謎に包まれた最後の航海
出典: フリー百科事典『ウィキペディア(Wikipedia)』 (2021/06/01 23:04 UTC 版)
「キャロル・ディアリング号」の記事における「謎に包まれた最後の航海」の解説
1920年8月19日、ディアリング号はバージニア州ノーフォークからリオ・デ・ジャネイロまで石炭を載せて航海する準備を整えた。このときディアリング号はウィリアム H. メリット(William H. Merritt)船長の指揮下にあり、メリット船長の息子スーワル(Sewall)が一等航海士を務めていた。他の乗組員10名はいずれもスカンディナヴィア系(大部分はデンマーク系)が占めていた。 8月22日、ディアリング号はノーフォークの近郊ニューポート・ニューズから出港した。しかし航海中にメリット船長が病に冒され、デラウェア州ルイスで息子とともに下船しなければならなかった。ディアリング社は彼に代わる船長を急いで探さねばならず、66歳の古参で一度は引退していたW.B.ワーメル(W. B. Wormell)を船長として、チャールズ・B・マクレラン(Charles B. McLellan)を一等航海士として採用した。 再出発したディアリング号は9月8日にリオ・デ・ジャネイロに到着し、無事に貨物を引き渡すことができた。
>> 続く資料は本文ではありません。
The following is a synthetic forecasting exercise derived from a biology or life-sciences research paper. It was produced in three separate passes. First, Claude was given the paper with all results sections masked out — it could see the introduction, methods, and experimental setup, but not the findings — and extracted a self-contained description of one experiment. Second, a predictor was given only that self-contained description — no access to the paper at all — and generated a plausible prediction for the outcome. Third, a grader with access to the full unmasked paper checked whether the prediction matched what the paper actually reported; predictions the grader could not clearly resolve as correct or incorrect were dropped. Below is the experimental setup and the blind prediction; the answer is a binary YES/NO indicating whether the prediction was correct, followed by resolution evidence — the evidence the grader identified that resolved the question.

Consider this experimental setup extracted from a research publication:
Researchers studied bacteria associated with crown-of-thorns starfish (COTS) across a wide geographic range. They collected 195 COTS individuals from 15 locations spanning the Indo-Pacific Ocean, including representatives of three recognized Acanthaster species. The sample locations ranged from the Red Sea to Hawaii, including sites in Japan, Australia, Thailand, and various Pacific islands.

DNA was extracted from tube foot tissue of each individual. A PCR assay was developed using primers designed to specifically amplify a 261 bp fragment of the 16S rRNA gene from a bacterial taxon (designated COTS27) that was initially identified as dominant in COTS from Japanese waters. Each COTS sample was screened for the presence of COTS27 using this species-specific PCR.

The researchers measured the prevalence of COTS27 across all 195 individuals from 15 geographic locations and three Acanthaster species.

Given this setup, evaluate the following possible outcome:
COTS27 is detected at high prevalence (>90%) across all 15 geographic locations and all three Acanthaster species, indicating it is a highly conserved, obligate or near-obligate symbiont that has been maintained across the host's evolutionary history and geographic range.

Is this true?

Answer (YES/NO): YES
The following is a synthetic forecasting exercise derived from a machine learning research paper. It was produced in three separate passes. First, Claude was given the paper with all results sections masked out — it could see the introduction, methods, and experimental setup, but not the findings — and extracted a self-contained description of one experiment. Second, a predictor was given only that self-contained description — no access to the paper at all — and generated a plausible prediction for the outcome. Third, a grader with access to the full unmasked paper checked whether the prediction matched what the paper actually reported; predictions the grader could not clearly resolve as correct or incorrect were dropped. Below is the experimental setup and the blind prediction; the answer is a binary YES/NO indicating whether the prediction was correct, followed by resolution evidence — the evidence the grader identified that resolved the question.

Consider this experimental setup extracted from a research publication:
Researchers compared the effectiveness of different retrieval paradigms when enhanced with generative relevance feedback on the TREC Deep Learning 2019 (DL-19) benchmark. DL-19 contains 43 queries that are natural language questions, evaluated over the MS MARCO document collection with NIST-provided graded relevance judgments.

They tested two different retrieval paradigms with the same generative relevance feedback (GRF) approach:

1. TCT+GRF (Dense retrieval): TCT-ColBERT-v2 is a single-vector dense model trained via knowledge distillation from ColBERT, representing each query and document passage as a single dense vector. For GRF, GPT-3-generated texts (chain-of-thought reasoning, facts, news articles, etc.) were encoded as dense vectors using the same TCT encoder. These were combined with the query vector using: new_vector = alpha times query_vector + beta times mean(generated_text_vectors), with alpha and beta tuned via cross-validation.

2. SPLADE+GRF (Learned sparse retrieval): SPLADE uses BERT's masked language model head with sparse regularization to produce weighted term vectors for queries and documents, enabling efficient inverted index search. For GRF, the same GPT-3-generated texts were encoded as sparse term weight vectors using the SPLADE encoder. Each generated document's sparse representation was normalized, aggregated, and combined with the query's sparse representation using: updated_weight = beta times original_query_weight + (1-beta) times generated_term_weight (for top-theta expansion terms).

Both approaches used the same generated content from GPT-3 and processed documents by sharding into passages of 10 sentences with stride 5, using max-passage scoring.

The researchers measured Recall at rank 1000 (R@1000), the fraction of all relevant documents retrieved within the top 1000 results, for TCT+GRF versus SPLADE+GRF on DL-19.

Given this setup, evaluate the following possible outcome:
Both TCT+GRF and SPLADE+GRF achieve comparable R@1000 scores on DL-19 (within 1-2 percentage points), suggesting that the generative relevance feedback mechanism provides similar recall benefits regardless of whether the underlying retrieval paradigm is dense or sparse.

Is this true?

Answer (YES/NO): YES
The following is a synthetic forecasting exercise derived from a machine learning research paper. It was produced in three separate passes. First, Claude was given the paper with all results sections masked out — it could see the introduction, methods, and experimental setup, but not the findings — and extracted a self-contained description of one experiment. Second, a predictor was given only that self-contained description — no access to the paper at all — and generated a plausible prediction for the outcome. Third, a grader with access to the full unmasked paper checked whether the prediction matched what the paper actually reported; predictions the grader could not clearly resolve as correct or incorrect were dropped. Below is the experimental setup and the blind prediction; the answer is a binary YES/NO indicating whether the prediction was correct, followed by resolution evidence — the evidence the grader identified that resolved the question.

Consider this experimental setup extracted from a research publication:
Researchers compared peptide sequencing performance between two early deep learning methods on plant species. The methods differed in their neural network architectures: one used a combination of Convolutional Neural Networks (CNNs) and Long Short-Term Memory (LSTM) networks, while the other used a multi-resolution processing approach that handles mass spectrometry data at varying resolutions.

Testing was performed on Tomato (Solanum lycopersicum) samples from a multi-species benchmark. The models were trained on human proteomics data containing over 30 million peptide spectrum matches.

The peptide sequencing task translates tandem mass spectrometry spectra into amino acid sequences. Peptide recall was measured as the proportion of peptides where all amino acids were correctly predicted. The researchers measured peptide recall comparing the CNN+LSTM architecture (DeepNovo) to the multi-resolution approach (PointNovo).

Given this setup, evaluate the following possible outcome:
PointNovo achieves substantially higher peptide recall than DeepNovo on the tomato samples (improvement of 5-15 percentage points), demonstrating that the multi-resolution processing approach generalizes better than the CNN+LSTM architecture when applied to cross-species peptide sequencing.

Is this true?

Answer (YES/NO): YES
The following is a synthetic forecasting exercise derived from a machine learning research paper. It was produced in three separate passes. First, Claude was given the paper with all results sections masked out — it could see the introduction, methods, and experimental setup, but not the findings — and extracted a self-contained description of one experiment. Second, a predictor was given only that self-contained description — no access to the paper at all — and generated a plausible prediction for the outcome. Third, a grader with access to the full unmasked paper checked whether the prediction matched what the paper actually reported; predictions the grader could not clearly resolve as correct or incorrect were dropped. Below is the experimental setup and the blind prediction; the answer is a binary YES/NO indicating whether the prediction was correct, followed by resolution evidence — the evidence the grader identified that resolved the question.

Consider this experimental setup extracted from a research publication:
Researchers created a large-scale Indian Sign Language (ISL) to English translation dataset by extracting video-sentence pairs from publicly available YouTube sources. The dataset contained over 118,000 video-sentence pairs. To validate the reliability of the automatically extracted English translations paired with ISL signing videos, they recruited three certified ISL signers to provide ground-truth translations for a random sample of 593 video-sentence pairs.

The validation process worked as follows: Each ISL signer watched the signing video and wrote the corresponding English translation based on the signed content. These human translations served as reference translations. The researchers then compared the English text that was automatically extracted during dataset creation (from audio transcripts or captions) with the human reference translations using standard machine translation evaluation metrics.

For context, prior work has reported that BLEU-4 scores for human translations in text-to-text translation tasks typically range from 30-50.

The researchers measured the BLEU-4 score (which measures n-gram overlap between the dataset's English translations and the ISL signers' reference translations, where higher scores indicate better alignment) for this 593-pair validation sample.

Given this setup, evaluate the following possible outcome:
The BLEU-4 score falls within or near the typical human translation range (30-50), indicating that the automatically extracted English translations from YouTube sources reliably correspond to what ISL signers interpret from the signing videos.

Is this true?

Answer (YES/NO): NO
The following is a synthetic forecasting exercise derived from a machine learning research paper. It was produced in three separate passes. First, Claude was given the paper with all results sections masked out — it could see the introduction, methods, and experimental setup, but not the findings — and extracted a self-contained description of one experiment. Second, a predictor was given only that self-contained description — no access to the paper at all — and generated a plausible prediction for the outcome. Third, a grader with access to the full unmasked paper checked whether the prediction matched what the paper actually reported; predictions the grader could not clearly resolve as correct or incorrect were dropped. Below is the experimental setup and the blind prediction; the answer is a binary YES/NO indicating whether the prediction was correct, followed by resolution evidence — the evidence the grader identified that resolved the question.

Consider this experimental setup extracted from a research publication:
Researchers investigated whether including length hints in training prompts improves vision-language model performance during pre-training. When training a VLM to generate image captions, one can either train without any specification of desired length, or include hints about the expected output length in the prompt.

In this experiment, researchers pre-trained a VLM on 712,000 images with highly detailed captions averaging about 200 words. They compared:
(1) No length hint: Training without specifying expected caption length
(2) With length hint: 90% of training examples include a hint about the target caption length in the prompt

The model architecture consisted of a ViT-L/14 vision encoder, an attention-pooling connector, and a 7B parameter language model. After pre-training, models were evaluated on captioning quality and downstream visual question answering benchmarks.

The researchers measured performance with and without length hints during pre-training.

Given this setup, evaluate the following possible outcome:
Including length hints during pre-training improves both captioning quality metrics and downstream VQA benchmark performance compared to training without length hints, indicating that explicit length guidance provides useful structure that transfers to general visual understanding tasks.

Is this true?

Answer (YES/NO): YES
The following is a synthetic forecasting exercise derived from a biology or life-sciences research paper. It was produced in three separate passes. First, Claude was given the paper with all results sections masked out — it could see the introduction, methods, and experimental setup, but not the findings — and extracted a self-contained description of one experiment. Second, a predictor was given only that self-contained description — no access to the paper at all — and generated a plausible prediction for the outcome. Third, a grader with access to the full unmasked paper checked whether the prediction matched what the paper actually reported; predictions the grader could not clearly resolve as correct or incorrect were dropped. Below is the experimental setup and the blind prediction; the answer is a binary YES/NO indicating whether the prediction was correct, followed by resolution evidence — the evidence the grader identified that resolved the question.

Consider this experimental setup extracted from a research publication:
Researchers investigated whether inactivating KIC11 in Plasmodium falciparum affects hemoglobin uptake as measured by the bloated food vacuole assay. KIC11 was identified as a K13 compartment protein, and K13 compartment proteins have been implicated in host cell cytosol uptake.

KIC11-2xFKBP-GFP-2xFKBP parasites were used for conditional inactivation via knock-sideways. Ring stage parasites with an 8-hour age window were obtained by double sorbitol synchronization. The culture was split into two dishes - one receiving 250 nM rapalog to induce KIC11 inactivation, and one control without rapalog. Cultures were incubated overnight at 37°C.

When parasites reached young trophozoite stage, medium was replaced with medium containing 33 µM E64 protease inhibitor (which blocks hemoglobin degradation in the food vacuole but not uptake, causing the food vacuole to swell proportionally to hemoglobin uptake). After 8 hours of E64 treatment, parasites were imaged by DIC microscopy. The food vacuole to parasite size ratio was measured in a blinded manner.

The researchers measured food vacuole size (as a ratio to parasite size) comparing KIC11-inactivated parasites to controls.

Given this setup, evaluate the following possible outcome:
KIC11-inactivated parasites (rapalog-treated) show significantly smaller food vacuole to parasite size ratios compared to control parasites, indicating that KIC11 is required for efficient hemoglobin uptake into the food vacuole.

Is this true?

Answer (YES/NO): NO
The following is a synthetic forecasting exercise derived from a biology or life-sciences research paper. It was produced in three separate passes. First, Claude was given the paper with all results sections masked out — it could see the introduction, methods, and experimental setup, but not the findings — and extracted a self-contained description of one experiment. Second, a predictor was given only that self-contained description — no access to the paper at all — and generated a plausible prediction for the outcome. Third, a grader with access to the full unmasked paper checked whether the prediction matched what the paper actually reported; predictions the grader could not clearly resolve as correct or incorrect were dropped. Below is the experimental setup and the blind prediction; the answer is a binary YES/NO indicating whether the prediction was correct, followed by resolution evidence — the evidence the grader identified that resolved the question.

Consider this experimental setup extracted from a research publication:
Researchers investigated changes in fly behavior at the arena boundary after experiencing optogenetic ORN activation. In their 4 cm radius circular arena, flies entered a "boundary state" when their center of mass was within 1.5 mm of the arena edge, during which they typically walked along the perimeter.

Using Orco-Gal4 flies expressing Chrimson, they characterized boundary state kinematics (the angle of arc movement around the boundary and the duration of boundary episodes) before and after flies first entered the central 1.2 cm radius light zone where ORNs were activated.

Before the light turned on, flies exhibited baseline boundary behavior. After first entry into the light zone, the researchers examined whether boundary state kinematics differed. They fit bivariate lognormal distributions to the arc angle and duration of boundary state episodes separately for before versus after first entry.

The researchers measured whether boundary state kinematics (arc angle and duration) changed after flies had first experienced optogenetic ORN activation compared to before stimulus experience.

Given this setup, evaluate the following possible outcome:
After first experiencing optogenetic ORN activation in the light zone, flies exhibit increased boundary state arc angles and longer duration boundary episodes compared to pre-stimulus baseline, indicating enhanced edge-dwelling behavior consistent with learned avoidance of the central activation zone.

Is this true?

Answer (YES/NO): NO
次の航海までワーメル船長以下全乗組員に休暇が与えられたが、この間ワーメル船長は別の貨物船で働いていた旧友グッドウィン船長に偶然出会った。そこでワーメル船長は今の船の乗組員について語ったが、ハーバート・ベイツ技師(Herbert Bates)を除き、その評価は軽蔑に満ちたものだった。 12月2日、ディアリング号はリオ・デ・ジャネイロを出発し、補給のためにバルバドスに寄港した。このときマクレラン一等航海士は町で酔い、スノー号(Snow)のヒュー・ノートン(Hugh Norton)船長に対し、「自分が乗組員の訓練をしようとするといつもワーメルが妨害する」「ワーメルはほとんど目が見えず、実質的に自分がすべての運航を取り仕切っている」等の不平を述べた。さらにはノートン船長と一等航海士、および別の船の船長がコンティネンタル・カフェ(Continental Café)に居たところ、マクレランは「おれはノーフォークに着く前に船長をやっつけてやるぜ」("I'll get the captain before we get to Norfolk, I will")と暴言を吐くのを聞いており、マクレランは逮捕された。しかし、ワーメルは彼を保釈して出獄させ、年が変わった1921年1月9日、ディアリング号はハンプトン・ローズに向けて出航した。 1月28日、ディアリング号はノースカロライナ州南東部のルックアウト岬沖で稼働していた灯台船によって目撃された。灯台船の管理者であるジェイコブソン船長(Jacobson)は、外国語なまりのある赤毛のやせた男が「この船は錨を失ってしまった」と叫んできたとしている。そのままディアリング号と思われる船は通り過ぎていき、ジェイコブソン船長は不審感を抱いたが、灯台船の無線機が故障していたため、彼はこのことをすぐに報告することができなかった。彼は乗組員が船の前甲板を「うろつき回っている」("milling around")ことに気づいたが、その区域は通例、彼らの立ち入りが許可されていなかった。